*What is being asked:*
Please give back an exact reproduction of the lines from the one with "this 1270×952 image." through the end of the entries below, and no others.

*Entries taken from a collection:*
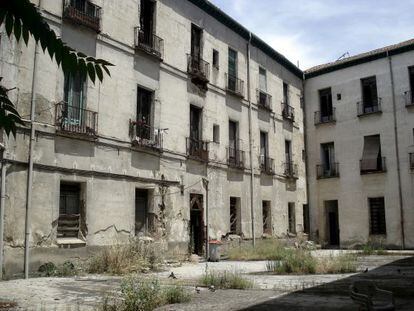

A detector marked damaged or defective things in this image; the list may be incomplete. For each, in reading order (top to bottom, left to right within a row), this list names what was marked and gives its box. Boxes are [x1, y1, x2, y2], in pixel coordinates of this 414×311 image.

rusty balcony [63, 0, 102, 32]
broken window [139, 0, 155, 46]
rusty balcony [134, 27, 163, 60]
rusty balcony [188, 54, 210, 84]
rusty balcony [55, 102, 98, 136]
broken window [136, 85, 154, 139]
rusty balcony [226, 73, 243, 98]
rusty balcony [258, 89, 274, 111]
rusty balcony [314, 109, 336, 125]
broken window [360, 77, 380, 112]
rusty balcony [358, 97, 384, 117]
rusty balcony [129, 120, 163, 152]
rusty balcony [187, 139, 209, 163]
rusty balcony [228, 147, 244, 169]
rusty balcony [258, 156, 274, 176]
rusty balcony [316, 162, 340, 179]
broken window [362, 134, 384, 173]
rusty balcony [360, 157, 386, 174]
broken window [58, 183, 83, 239]
broken window [370, 199, 386, 235]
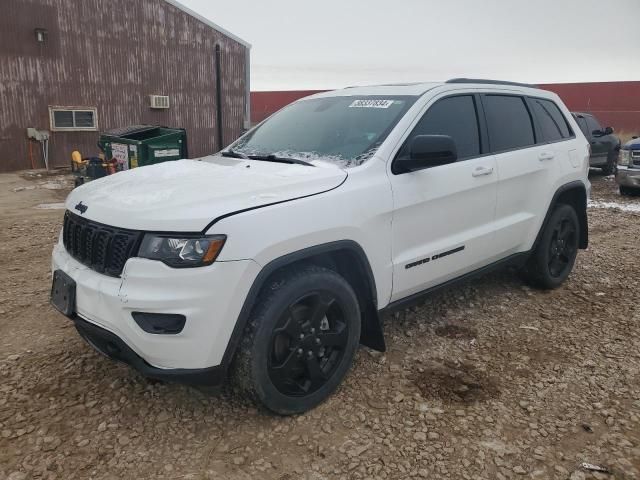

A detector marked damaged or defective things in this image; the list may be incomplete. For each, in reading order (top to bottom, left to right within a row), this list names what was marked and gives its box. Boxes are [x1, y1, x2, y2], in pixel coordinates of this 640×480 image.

rust stain on wall [0, 0, 248, 172]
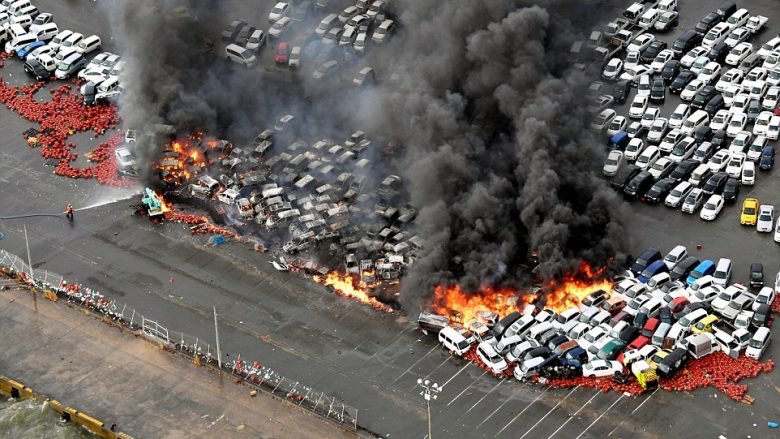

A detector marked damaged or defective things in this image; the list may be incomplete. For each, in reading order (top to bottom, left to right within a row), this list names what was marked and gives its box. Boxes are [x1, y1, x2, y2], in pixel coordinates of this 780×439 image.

destroyed vehicle [191, 175, 221, 198]
destroyed vehicle [216, 187, 238, 205]
destroyed vehicle [420, 312, 450, 336]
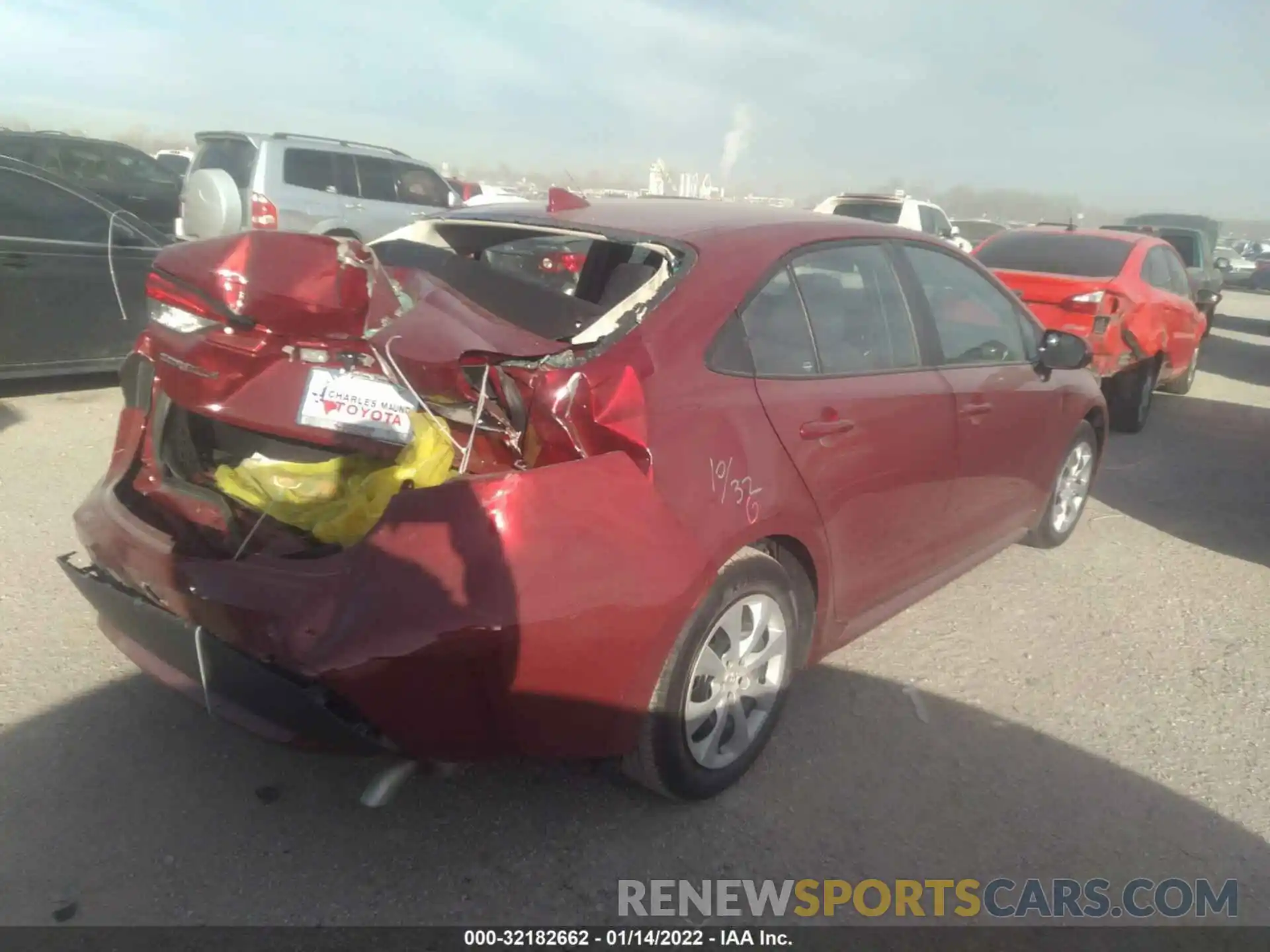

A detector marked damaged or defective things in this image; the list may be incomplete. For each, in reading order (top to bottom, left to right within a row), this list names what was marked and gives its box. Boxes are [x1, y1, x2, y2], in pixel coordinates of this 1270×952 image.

broken tail light lens [145, 271, 221, 335]
broken tail light lens [249, 192, 276, 229]
red damaged sedan [970, 225, 1208, 434]
damaged red car rear [64, 198, 1107, 802]
red damaged sedan [64, 195, 1107, 807]
damaged rear bumper [60, 555, 386, 756]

*Output for this task:*
A detector marked damaged or defective things in this image; the list may be incomplete. For each, in reading order (top to bottom, left to right within a row), this list names what was marked and gives its box. Boxes are [x1, y1, x2, y2], in pixel coordinates of this 1270×952 image.

broken tail light lens [145, 271, 221, 335]
broken tail light lens [249, 192, 276, 229]
red damaged sedan [970, 225, 1208, 434]
damaged red car rear [64, 198, 1107, 802]
red damaged sedan [64, 195, 1107, 807]
damaged rear bumper [60, 555, 386, 756]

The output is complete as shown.